Stewart has mounted a number of legal cases seeking to overturn her convictions - which have been rejected by judges - and has also fought to retain the police pension of her dead husband, which was paid out for 16 years after his death was initially believed to be a suicide pact with Mrs Howell.
Although the body that examines potential miscarriages of justice has refused to refer her case to the Court of Appeal, Stewart may continue her legal battle in the European courts.
To many, her repeated legal challenges are viewed as exploiting the justice system and the legal aid provision. And they will also wonder why the National Crime Agency has dropped its demand for the repayment of her murdered husband's pension payments.
The NCA is pursuing a new avenue in respect of residential property Stewart obtained as a result of her criminality.
Most people would feel it is justice that if the taxpayer has to fund her defence, then on conviction she should pay up any financial gain resulting from her crime.
In all of this we cannot forget the families of the two victims. They have endured double agony - first in believing that they killed themselves, and then two decades later learning that they were murdered by their spouses.

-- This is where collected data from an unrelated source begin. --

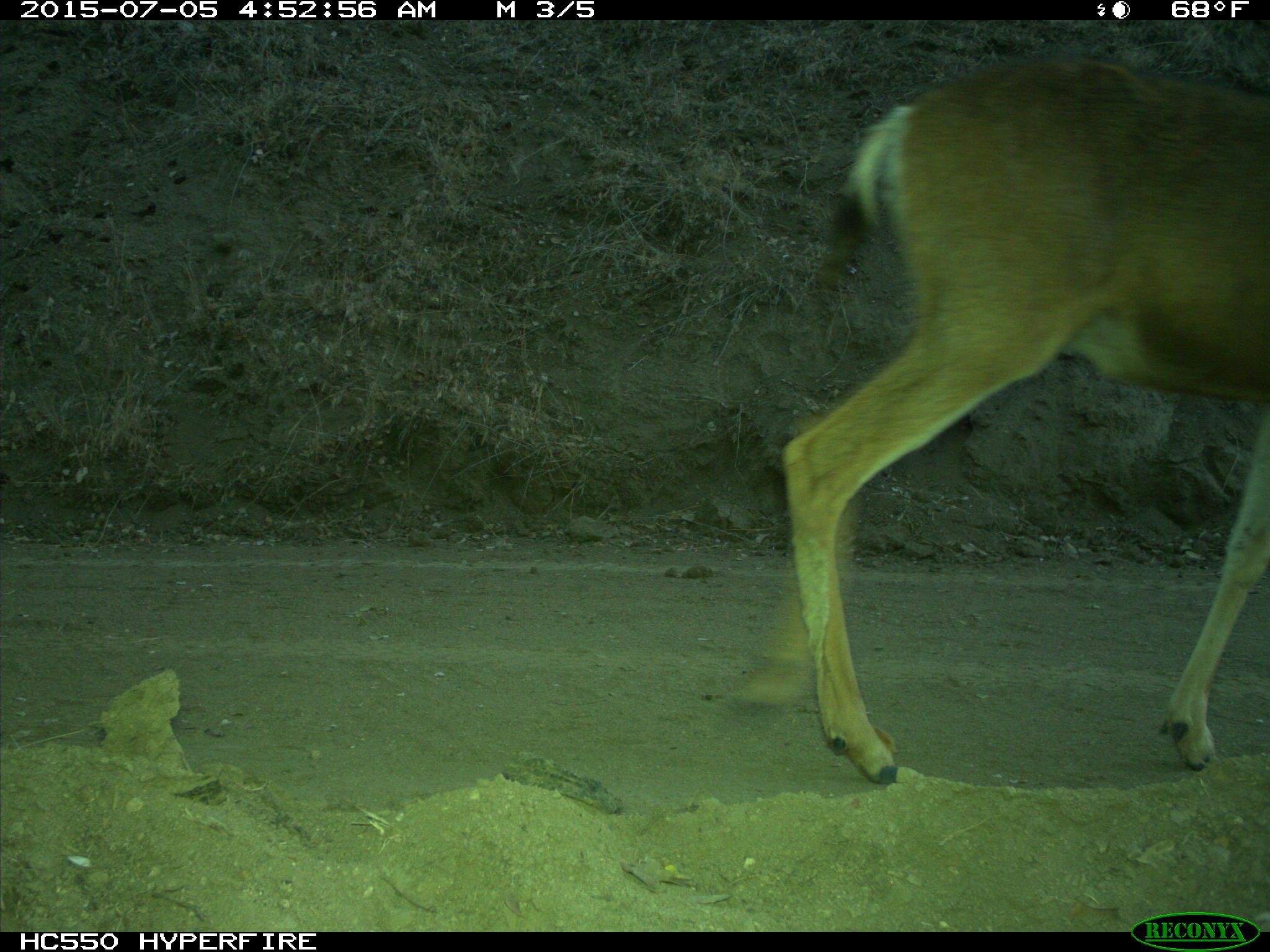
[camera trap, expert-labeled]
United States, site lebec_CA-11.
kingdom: Animalia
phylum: Chordata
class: Mammalia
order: Artiodactyla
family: Cervidae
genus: Odocoileus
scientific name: Odocoileus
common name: deer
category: unidentified deer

Now Stewart's repeated legal challenges continue to bring the case into the limelight - it has already been the subject of a book and TV drama series - bringing fresh anguish to the families.
There is another guiding principle in law called proportionality, and many people will feel that the law has already indulged Hazel Stewart sufficiently, and that she should serve out her sentence in her prison cell away from the public gaze.